9 September 2026
Fin août 2026, la Gendarmerie de la Somme publie une alerte au titre sans détour : le détournement de carte SIM vide vos comptes en 60 secondes. Repris par BFMTV, RMC Conso, Clubic, CNews et une dizaine de médias nationaux, le message vise une habitude partagée par des millions de clients bancaires : le code de validation reçu par SMS. Ce qui a changé n’est pas la ruse des fraudeurs. C’est que l’eSIM a supprimé la dernière barrière physique qui les ralentissait. Chez Pixels Banking, nous expliquons depuis des années à nos partenaires bancaires pourquoi un numéro de téléphone ne peut pas être
un facteur d’authentification. Voici ce que cette vague d’attaques confirme, et ce que nous avons construit en réponse.

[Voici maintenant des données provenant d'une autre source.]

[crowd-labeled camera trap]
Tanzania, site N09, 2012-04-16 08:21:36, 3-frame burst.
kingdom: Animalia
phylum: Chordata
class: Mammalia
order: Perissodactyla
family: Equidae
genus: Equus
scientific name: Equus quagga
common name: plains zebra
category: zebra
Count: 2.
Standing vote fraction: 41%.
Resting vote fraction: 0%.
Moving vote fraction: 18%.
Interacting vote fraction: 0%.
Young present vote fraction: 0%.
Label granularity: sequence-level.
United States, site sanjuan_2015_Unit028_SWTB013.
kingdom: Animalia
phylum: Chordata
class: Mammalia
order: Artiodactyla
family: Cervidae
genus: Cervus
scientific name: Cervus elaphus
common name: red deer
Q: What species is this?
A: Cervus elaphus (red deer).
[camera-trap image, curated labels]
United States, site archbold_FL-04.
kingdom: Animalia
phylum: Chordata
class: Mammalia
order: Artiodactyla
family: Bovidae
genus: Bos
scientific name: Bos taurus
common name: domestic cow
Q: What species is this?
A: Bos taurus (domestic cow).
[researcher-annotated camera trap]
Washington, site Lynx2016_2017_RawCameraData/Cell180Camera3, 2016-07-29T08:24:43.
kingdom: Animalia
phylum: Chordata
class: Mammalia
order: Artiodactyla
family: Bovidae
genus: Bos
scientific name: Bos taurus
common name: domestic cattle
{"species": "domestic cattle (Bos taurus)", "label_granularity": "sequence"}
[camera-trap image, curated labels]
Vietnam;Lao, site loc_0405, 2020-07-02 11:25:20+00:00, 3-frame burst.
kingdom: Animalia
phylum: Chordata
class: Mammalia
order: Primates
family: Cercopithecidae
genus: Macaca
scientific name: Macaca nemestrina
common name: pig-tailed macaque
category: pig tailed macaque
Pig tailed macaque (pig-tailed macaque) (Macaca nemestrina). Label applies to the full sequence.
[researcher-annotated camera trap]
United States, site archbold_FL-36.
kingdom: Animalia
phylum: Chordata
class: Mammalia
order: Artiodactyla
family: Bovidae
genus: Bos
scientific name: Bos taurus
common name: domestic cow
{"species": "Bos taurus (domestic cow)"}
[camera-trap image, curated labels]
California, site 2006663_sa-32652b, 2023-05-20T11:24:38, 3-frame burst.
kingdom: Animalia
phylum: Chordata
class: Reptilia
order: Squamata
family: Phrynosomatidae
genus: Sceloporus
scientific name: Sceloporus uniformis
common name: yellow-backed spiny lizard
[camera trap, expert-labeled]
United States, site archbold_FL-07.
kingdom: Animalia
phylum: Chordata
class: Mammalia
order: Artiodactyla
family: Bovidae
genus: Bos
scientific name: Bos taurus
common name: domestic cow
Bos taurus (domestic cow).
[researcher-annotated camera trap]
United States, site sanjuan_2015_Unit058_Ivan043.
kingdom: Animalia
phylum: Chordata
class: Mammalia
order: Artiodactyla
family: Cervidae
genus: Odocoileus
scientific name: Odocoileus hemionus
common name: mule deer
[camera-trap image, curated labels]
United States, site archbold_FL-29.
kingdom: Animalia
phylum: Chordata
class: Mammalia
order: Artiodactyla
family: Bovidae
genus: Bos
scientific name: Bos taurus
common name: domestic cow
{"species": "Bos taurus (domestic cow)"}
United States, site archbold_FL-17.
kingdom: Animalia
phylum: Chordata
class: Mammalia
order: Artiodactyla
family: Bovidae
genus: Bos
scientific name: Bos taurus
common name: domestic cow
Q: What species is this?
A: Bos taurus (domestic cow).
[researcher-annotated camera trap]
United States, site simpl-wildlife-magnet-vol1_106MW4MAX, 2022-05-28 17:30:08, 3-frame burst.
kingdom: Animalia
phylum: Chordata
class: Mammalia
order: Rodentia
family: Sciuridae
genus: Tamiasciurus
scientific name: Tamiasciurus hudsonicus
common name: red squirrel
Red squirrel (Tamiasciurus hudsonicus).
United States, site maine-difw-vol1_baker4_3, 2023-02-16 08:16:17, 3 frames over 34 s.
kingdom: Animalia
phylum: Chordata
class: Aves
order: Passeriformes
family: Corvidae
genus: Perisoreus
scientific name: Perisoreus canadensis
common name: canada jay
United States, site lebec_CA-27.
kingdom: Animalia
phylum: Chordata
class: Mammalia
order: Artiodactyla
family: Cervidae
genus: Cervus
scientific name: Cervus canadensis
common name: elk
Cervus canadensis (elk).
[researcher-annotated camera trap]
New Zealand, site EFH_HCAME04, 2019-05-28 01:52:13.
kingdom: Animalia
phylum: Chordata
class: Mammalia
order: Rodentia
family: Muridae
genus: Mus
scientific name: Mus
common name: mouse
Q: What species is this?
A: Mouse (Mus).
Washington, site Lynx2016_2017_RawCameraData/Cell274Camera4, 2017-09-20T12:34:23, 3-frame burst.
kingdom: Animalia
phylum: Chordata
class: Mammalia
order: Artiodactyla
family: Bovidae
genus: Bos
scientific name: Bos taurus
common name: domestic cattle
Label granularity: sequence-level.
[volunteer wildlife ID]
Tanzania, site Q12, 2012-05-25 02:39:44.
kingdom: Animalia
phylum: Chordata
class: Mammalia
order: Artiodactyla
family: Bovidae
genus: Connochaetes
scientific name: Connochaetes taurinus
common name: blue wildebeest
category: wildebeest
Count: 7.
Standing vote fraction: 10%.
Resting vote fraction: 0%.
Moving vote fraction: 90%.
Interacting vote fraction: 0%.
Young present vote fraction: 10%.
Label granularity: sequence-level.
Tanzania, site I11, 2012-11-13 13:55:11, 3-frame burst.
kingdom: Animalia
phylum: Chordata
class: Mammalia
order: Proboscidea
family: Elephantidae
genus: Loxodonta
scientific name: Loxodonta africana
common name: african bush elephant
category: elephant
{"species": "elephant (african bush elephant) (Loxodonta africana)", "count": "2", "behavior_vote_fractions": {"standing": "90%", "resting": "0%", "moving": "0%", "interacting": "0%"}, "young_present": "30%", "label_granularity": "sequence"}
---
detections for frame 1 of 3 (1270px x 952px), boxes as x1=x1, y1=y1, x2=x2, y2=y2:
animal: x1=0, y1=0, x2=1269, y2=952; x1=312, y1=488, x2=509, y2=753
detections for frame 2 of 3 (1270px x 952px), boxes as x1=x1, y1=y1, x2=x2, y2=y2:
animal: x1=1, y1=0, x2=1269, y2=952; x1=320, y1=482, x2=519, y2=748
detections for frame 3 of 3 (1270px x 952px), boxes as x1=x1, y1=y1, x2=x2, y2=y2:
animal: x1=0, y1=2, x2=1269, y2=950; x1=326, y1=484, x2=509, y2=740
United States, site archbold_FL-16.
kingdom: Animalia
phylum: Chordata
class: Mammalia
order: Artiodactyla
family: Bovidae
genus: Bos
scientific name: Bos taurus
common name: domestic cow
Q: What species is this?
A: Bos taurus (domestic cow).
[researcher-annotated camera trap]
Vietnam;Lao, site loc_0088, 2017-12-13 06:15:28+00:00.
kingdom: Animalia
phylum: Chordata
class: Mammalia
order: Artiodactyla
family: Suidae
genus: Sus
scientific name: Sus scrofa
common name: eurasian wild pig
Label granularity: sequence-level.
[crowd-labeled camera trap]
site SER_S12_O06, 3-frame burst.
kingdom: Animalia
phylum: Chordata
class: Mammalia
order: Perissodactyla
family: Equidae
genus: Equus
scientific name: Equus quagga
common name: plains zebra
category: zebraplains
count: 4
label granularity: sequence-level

Soixante secondes, dix mille euros
Le scénario est désormais documenté par les forces de l’ordre françaises. Le fraudeur réunit trois informations sur sa cible : nom, date de naissance, adresse e-mail. Elles proviennent de fuites de données ou d’un simple hameçonnage. Il contacte ensuite le service client de l’opérateur en se faisant passer pour l’abonné, prétexte un téléphone perdu ou une puce endommagée, et demande la réattribution du numéro. Sur une eSIM, la ligne bascule en quelques minutes, sans boutique, sans livraison, sans manipulation physique.
Le premier signe pour la victime est une perte de réseau en pleine zone couverte. Pendant ce silence, le fraudeur reçoit les SMS d’authentification, réinitialise les mots de passe, ajoute des bénéficiaires et lance des virements instantanés vers des comptes rebonds. Le préjudice moyen constaté est d’environ 10 000 euros par dossier. La plateforme Cybermalveillance.gouv.fr rapporte une hausse de 517 % des demandes d’assistance pour usurpation de numéro de téléphone.
Le point qui doit retenir l’attention des directions bancaires n’est pas le montant. C’est la nature de l’attaque : aucune faille cryptographique, aucun logiciel malveillant sur le téléphone de la victime. Uniquement une faille de procédure chez un tiers que la banque ne contrôle pas.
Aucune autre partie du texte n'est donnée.